**Extrait**
──────

# GROS PROBLÈME DE DÉMARRAGE "À FROID"



## chloe2308 (14 Septembre 2011)

Bonjour à tous, 

Après plus de 2 années sans soucis majeurs avec mon Macbook alu, voilà que ce-dernier me joue actuellement des tours, (peut être pour me faire payer le fait de l'avoir laisser pendant 1 mois dans un coin de mon appartement qui sait?)

Voici mon problème: 

Alors que mon Mac marchait jusqu'ici correctement (il me semble), il présente désormais des problèmes de démarrage. En effet, lorsque celui-ci est froid (c'est-à-dire qu'il n'a pas fonctionné depuis plusieurs heures et qu'il est éteint), monsieur ne veut plus démarrer ou très difficilement. 
Lorsque j'appuie sur la touche de démarrage, j'entend le son habituel "doing" mais 2 à 15 secondes plus tard il s'éteint tout seul. 
La seule possibilité que j'ai actuellement pour le démarrer est de faire cmd+alt+p+r. 

Je tiens à préciser que j'ai également fait une réinitialisation du Smc, mais hélas rien n'y fait.

──────

**Problèmes à résoudre**
[1] Quelles lignes des enregistrements contiennent la chaîne "instances" ? Listez-les toutes.
[2] Poursuivez le fil sur le démarrage à froid du Macbook après sa dernière phrase.

**Enregistrements extraits d'une collection**
──────

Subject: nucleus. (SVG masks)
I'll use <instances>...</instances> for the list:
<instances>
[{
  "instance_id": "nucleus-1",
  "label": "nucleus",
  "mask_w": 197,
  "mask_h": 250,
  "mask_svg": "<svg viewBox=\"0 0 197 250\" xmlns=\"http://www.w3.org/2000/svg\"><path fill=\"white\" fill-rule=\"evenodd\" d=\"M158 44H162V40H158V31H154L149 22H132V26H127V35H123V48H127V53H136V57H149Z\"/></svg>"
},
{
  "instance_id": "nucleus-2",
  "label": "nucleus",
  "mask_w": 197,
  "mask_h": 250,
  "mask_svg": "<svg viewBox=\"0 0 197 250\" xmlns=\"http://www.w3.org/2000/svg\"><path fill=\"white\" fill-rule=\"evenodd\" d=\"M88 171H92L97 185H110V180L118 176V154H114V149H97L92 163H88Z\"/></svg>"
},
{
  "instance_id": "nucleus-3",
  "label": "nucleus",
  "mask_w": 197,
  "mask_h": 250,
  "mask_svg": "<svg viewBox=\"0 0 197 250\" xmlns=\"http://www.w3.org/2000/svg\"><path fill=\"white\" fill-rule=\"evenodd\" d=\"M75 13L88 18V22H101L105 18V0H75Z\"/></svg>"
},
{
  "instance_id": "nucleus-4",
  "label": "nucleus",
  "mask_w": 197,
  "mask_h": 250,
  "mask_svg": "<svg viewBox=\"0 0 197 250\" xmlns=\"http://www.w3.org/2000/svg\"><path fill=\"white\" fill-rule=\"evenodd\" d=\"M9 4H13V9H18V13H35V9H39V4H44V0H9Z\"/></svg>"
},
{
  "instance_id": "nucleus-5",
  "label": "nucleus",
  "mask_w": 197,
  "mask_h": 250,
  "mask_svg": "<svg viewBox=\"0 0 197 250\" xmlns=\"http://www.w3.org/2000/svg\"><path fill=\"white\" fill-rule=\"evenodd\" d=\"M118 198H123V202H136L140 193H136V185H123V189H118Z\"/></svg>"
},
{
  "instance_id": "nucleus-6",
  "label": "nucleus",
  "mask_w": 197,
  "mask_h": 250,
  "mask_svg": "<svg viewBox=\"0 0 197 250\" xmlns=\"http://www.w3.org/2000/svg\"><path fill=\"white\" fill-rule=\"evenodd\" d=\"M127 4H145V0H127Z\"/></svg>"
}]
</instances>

──────

**Résultats**
[1]
I'll use <instances>...</instances> for the list:
<instances>
</instances>

[2]
En revanche lorsque l'ordinateur est "chaud" (c'est-à-dire qu'il a été éteint une heure auparavant par exemple), alors je peux le redémarrer sans aucun soucis. 
En outre, une fois allumer, mon Mac fonctionne tout à fait normalement, je n'ai pas de problème d'interruption inopinée etc....

Avez vous des idées sur la cause de mon problème? 

Ayant laisser mon ordi pendant près d'un mois sans m'en servir, je me demande si mon problème peut être du à la poussière (par exemple), sachant qu'il a marché parfaitement bien pendant 2 ans avant que je le laisse dans un coin. 

Je vous remercie par avance pour le temps que vous passerez sur mon problème et pour les réponses que vous m'accorderez.


----------



## alaingre (16 Septembre 2011)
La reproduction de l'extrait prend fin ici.